→ **Your task**: Return the listing below line for line, changing nothing.

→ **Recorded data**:
-------

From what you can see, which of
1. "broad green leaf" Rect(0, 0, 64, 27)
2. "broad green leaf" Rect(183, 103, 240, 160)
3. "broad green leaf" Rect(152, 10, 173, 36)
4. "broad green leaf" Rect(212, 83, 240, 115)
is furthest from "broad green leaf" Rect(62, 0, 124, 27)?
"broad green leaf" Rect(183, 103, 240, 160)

-------

→ **Answer to the exercise**:
From what you can see, which of
1. "broad green leaf" Rect(0, 0, 64, 27)
2. "broad green leaf" Rect(183, 103, 240, 160)
3. "broad green leaf" Rect(152, 10, 173, 36)
4. "broad green leaf" Rect(212, 83, 240, 115)
is furthest from "broad green leaf" Rect(62, 0, 124, 27)?
"broad green leaf" Rect(183, 103, 240, 160)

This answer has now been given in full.